[start]

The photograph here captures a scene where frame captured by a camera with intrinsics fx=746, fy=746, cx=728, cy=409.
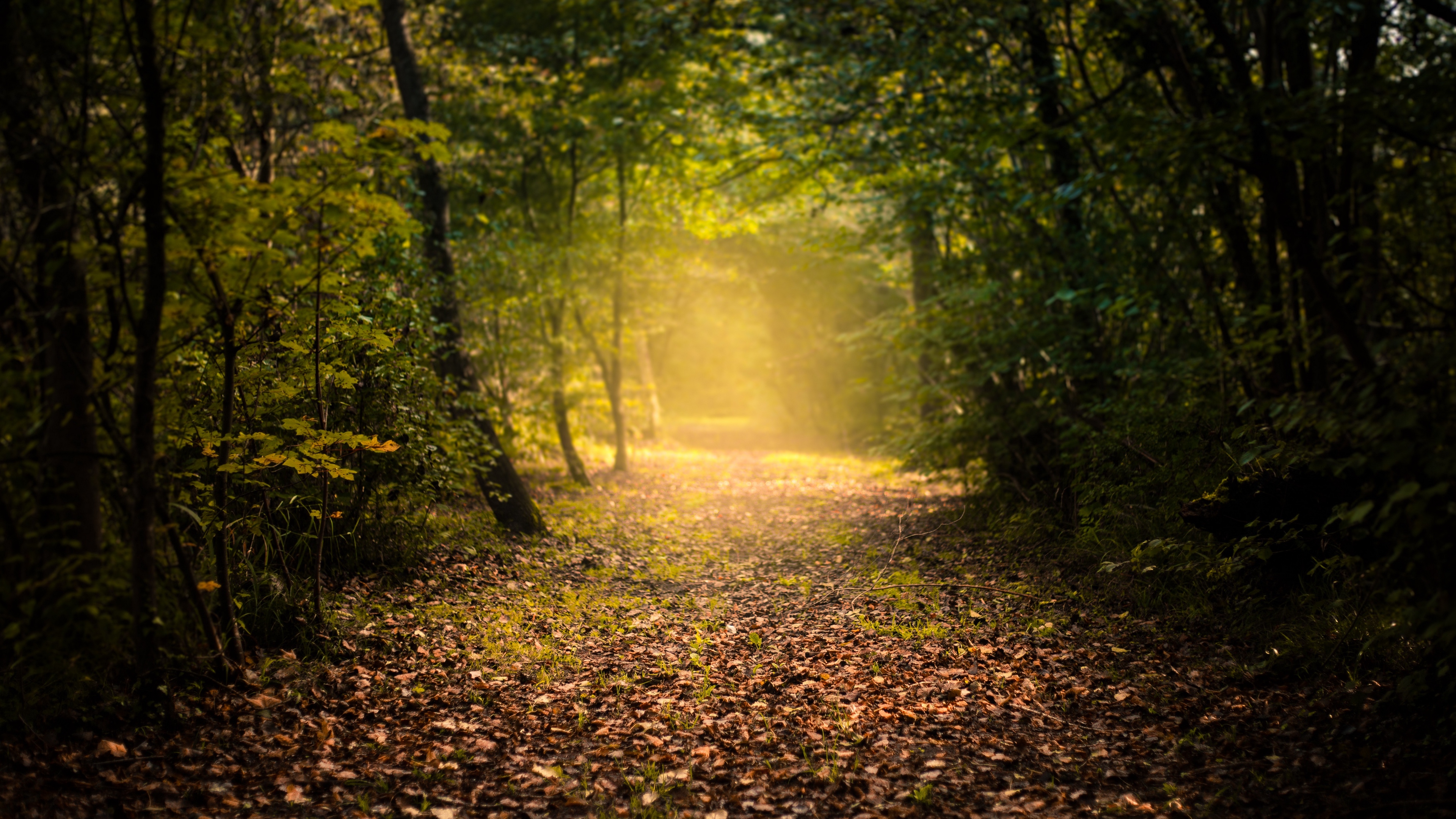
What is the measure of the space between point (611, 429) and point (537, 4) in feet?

[end]
[start]

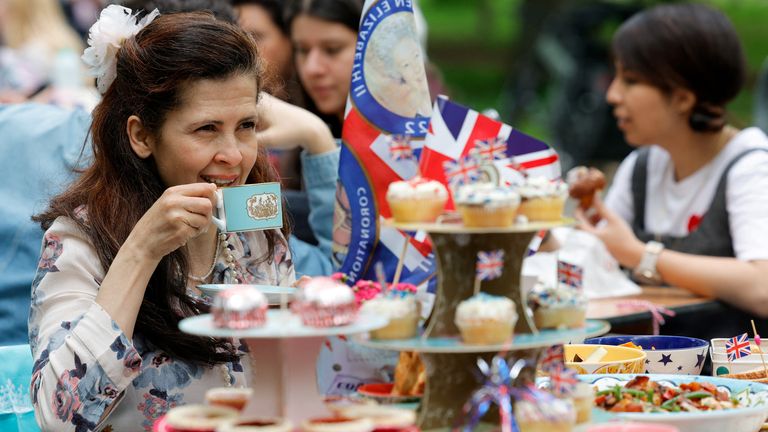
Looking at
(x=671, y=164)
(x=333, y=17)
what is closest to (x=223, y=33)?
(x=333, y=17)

[end]
[start]

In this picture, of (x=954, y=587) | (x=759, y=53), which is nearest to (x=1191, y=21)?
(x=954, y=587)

[end]

## The request
Change "photograph" to "image" in everything from the line containing "The photograph here" down to the line containing "What is the", keeping all else the same. Give back only those lines, and leave the picture out.

## Answer to this problem
The image here captures a scene where frame captured by a camera with intrinsics fx=746, fy=746, cx=728, cy=409.
What is the measure of the space between point (611, 429) and point (537, 4) in feet?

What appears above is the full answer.